━━━ Document extract ━━━

Shocking new details surface about Rob Ford: booze, cocaine and “even a suspected prostitute” in the mayor’s office [UPDATED]

Shocking new details surface about Rob Ford: booze, cocaine and “even a suspected prostitute” in the mayor’s office [UPDATED]

(Image: Christopher Drost)

Here we go again.

Justice Ian Nordheimer ruled today that some redacted bits in the police documents released last week—those that make up the information to obtain a search warrant into the goings-on of Alessandro Lisi—can be released to the public. Unsurprisingly, almost all newly revealed passages concern mayor Rob Ford. Just what was hiding behind those black bars? The Toronto Sun is reporting that it’s basically bombshell after bombshell—a word that’s starting to lose all meaning in the current scandal-blistered Fordscape we all inhabit. Omitted details, according to media lawyer Iain MacKinnon, include:

• Interviews with mayor Rob Ford’s former staffers Mark Towhey, David Price and George Christopoulos
• Two staffers approached Christopoulos about Ford’s use of “alcohol, including drinking and driving” and possibly prescription drugs
• Mark Towhey was sacked by the mayor because he accused him of being “in denial”
• Christopoulos said he resigned “because Ford is incapable of taking direction and doesn’t trust anyone”
• Former special assistant of communications Isaac Ransom told the cops that on St. Patrick’s Day 2012 he went to city hall at 9 p.m. and found the mayor with several people “including a woman he believed may be an escort”
• On that evening, Ransom told police, the mayor had consumed “half of a 40-ounce bottle of vodka and was talking about getting hammered and getting laid that night”
• Staff tried to keep the mayor from heading to his fateful night at the BierMarkt—but they failed.
• Ransom managed to keep Ford from smoking pot in his office
• A waiter at the BierMarkt told investigators that “he believed Ford had snorted cocaine in a private room”

━━━ Data extract ━━━

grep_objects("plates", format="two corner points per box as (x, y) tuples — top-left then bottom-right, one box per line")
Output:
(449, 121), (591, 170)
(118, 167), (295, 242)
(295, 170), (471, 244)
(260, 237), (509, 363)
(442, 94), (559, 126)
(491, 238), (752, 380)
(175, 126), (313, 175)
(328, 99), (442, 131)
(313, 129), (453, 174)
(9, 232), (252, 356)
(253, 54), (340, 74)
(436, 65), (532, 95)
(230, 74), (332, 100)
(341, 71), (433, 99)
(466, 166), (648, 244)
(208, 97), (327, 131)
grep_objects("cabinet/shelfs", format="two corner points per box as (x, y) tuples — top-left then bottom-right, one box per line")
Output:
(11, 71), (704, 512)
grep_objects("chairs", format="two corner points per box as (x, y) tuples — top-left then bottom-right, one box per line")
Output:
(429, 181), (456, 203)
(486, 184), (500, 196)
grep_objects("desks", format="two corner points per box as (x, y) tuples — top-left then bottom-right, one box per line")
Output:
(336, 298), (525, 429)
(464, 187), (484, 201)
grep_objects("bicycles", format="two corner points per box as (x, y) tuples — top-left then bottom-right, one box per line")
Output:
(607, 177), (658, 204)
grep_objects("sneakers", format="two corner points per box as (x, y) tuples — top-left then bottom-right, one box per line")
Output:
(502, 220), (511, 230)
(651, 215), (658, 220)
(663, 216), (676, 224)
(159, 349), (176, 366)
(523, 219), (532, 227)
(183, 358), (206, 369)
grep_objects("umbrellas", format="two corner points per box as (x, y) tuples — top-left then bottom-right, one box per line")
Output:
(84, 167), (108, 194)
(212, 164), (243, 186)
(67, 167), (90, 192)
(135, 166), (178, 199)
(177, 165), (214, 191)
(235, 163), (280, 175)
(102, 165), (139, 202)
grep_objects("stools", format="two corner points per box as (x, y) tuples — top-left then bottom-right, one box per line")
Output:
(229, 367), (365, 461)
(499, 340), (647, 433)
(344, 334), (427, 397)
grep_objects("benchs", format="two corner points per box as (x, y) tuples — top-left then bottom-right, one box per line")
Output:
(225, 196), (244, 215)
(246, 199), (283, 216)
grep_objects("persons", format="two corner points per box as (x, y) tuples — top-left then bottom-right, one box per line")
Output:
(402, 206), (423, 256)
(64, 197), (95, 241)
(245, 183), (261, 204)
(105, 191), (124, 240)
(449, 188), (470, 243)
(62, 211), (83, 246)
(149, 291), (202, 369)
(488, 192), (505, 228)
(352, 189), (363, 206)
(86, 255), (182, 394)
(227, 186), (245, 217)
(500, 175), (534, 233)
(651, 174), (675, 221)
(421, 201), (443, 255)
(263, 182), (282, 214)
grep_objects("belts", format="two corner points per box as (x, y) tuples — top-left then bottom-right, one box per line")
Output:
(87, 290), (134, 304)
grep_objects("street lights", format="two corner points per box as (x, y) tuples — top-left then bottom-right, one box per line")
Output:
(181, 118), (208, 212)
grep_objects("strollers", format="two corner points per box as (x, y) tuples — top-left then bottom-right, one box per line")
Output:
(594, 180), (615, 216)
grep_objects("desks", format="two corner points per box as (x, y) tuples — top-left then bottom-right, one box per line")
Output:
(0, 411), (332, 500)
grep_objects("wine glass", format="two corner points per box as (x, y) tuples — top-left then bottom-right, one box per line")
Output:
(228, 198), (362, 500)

━━━

* **Tasks to complete**
1) In the Rob Ford article, what reason did Christopoulos give for resigning?
2) Carry the Rob Ford article forward from its last line.
This data has no connection to the Rob Ford article.

* **Answers to the problems**
1) He said he resigned because Ford is incapable of taking direction and doesn't trust anyone.

2)
• After returning to city hall that same night, Ford pushes staffers Brooks Barnett and Earl Provost because he was mad that they suggested he call it a night
• Provost says he saw mayor Ford take OxyContin that night, too
• Some members of Ford’s staff told the cops that a few women came to the mayor’s office saying Ford “had told them they could have a job after they smoked joints with him outside of bars”
• Staffer Chris Fickel told police he once saw mayor Ford guzzle a mickey of vodka, followed by Gatorade, while he drove home from a Don Bosco football game (Fickel eventually opted to get out and take a bus)

Justice Nordheimer did not rule that all redacted elements from the documents should be revealed. Still blacked out are dates of birth, licence plate numbers and phone numbers, as well as any sections related to Lisi’s fair trial rights. Also still redacted are references to events concerning the mayor’s wife, Renata Ford, “who apparently had some personal issues during the course of the time covered,” the judge wrote in his decision. “I do not see any reason  at this stage why her personal circumstances need to be made public.”

The Sun published these details just as the mayor was defending himself from an onslaught of questions from his fellow council members at city hall. In the end, the council voted 37-5 in favour of asking mayor Ford to take a leave of absence.